O’Hagan writes: “I felt quite sorry for Julian. And I continued to feel sorry for him. He was in a horrible predicament. He had signed up to a project that his basic psychology would not allow.” He also writes about how Assange eats with his hands, always looks slovenly, is an interrupter, acts self important and is probably a womanizer. He sound great.
“He is thin-skinned, conspiratorial, untruthful, narcissistic and thinks he owns the material he conduits.” Those sound like bad qualities to me. Veneration is dangerous. O’Hagan posits that maybe Assange is not motivated by “high principles but by deep sentimental wound.”
Culturally, we need to stop allowing allowing genius/intelligence or one goodish act from a dominant class of person wipe away people’s worst character traits. O’Hagan eventually decides that Julian is probably “a little mad, sad and bad, for all the glory of WikiLeaks as a project.”
The second essay ‘The Invention of Robert Pinn’ is O’Hagan’s own experiment. He takes the name of man who died in the ‘80s and creates a whole fictional online presence for him. His invention tools around on the dark web, buys drugs, gets mail at real, physical address, and O’Hagan figures it won’t belong before the Pinn ends up on the voter roll. It’s an eye-opening look at how easy it is to create and be a fake person online and how that person can become very real—via fake passport, a well researched story and other bits collected on the dark web.

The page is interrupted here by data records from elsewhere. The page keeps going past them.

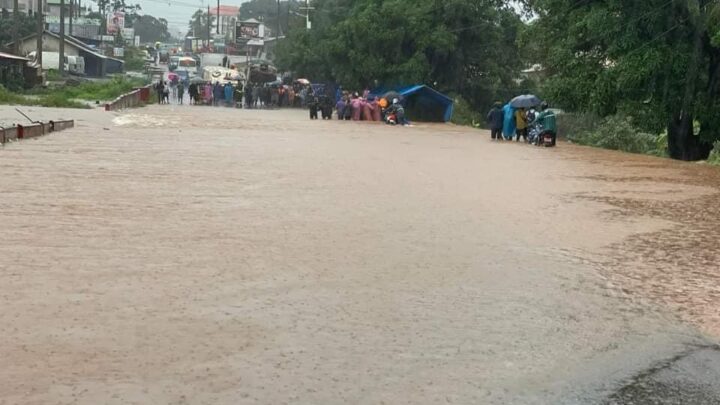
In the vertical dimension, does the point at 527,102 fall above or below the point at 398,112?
above

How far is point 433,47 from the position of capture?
1630 inches

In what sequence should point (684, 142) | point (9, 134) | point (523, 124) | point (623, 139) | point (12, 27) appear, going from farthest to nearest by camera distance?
point (12, 27) → point (623, 139) → point (523, 124) → point (684, 142) → point (9, 134)

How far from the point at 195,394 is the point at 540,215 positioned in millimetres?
7226

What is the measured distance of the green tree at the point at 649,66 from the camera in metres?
20.8

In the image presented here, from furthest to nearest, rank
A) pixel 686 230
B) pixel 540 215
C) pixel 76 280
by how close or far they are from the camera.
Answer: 1. pixel 540 215
2. pixel 686 230
3. pixel 76 280

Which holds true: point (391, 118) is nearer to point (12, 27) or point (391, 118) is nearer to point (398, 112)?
point (398, 112)

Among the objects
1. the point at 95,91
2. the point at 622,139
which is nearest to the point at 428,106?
the point at 622,139

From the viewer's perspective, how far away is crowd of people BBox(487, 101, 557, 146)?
2397 centimetres

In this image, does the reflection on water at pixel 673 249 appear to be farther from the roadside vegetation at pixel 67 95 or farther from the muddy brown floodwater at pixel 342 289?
the roadside vegetation at pixel 67 95

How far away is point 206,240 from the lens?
8.23 meters

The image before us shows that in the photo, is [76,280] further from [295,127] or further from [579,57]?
[295,127]

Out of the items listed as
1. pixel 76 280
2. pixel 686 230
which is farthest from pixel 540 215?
pixel 76 280

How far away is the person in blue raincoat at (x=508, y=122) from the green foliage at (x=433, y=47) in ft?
47.3

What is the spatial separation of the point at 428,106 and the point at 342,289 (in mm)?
33457
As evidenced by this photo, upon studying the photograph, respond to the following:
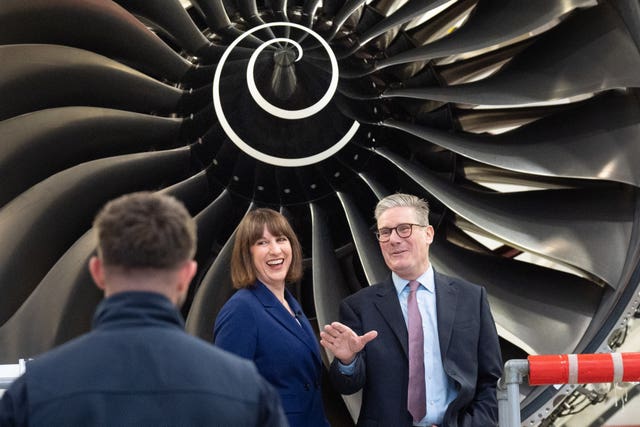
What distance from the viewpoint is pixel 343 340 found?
2.59 metres

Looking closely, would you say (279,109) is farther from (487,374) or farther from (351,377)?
(487,374)

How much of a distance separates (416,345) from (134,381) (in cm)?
141

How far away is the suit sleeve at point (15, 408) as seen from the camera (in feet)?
4.71

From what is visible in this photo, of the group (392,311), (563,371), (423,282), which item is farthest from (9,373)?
(563,371)

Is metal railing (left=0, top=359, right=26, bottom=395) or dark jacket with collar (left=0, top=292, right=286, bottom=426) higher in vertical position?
dark jacket with collar (left=0, top=292, right=286, bottom=426)

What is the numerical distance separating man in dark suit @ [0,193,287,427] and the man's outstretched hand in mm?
1013

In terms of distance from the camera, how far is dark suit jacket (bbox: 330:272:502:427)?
2695 mm

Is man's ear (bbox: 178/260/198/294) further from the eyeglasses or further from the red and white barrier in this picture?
the red and white barrier

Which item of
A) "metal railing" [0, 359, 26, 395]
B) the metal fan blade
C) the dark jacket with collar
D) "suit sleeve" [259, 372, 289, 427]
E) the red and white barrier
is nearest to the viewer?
the dark jacket with collar

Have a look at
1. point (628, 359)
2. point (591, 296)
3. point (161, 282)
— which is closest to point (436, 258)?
point (591, 296)

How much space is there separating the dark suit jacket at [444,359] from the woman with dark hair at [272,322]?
126mm

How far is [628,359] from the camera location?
2.79m

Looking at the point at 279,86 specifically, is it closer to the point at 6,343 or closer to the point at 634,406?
the point at 6,343

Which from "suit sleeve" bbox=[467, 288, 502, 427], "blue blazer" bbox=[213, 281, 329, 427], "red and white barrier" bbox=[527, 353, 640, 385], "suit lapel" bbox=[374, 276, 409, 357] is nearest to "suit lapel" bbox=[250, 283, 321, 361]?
"blue blazer" bbox=[213, 281, 329, 427]
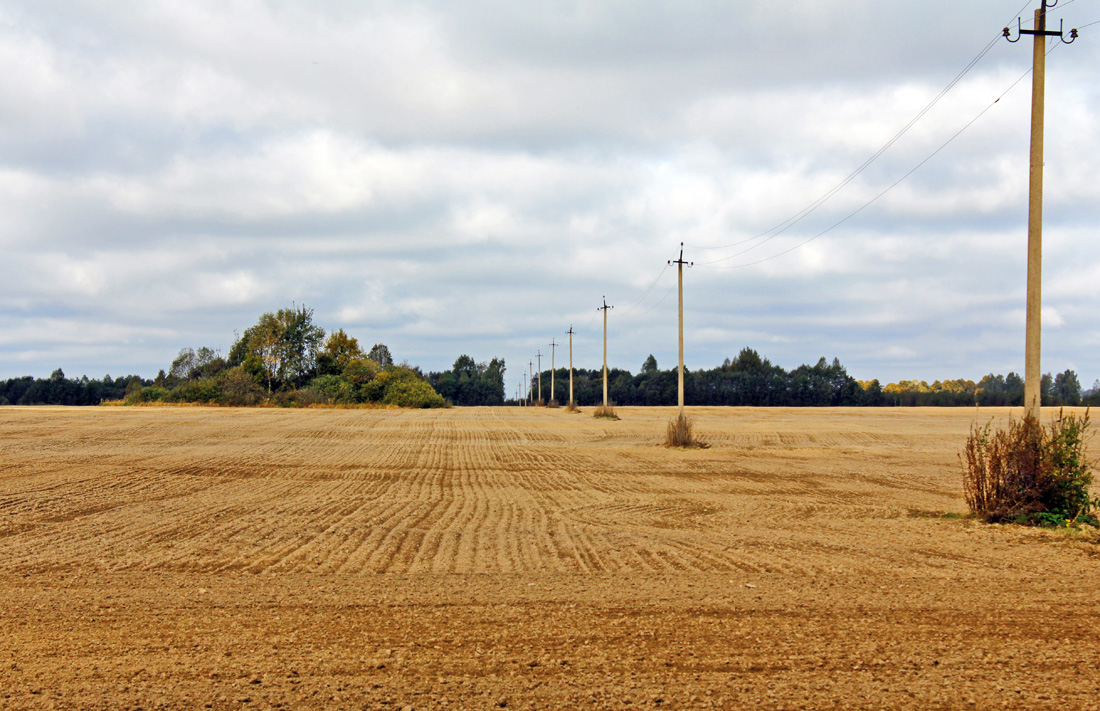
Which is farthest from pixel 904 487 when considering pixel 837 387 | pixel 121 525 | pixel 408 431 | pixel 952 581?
pixel 837 387

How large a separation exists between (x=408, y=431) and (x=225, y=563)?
100 feet

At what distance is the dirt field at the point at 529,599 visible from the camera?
5160mm

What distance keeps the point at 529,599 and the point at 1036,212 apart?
10.3 m

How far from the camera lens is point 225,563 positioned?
29.5 ft

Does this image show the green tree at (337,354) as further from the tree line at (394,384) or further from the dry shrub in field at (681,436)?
the dry shrub in field at (681,436)

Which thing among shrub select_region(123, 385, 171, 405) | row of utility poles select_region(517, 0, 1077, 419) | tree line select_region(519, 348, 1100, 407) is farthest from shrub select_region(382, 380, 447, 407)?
row of utility poles select_region(517, 0, 1077, 419)

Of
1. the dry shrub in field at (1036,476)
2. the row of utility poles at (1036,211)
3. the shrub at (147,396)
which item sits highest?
the row of utility poles at (1036,211)

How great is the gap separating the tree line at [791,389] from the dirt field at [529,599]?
370 feet

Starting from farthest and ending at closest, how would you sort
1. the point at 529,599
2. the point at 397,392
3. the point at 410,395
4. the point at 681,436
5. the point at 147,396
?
the point at 397,392
the point at 410,395
the point at 147,396
the point at 681,436
the point at 529,599

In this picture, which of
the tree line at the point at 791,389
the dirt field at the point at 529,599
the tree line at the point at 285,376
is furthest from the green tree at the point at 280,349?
the dirt field at the point at 529,599

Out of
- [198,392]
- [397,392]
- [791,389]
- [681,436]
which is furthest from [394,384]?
[791,389]

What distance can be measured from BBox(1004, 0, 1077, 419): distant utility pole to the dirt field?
2742 mm

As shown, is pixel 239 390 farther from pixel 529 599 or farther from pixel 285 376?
pixel 529 599

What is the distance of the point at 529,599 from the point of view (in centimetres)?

If fake people can get identification documents, phone numbers, friends, money, physical addresses, how do we determine what makes someone real? If O’Hagan’s information is good (and I’m sure it is), the Internet is rife with fake people and stolen/morphed identities. Who is anybody, really?
I don’t even know where to start with the last essay, called ‘The Satoshi Affair.’ Another guy, this one making claims about being the inventor of Bitcoin, whose proof of this is good, but also falls short. Craig Wright, another guy that O’Hagan gets roped into writing an autobiography about, appears to be an unstable, slightly dishonest, computer genius who may or may not be as clever as he’d like us all to believe. It’s all very sketchy.
Despite my irritation and above rant, I like O’Hagan’s book. It’s interesting. It asks intriguing questions about our relationship with the Internet and what it means to live with one foot in reality and another in code. It acknowledges there are things we will never know about Wright and Assange, both of whom are highly difficult and at least a little dishonest. O’Hagan’s a thoughtful writer; he digs, he tries to keep his nose clean and he wants to present the truth. He sees when he’s in too deep. I think we’re all in way to deep with the Internet.
Andrew O’Hagan was at Events 48 (How Close Can You Get), 64 (The Proper Study of Mankind) , 86 (An Intimate Evening with Andrew O’Hagan) and 93 (Writing Now). O’Hagan was at Event 48 with Diego Enrique Osorno who will not be featured on the blog. Regretfully, his book, Slim, is in Spanish. I will not understand a word of it. It sounds amazing though.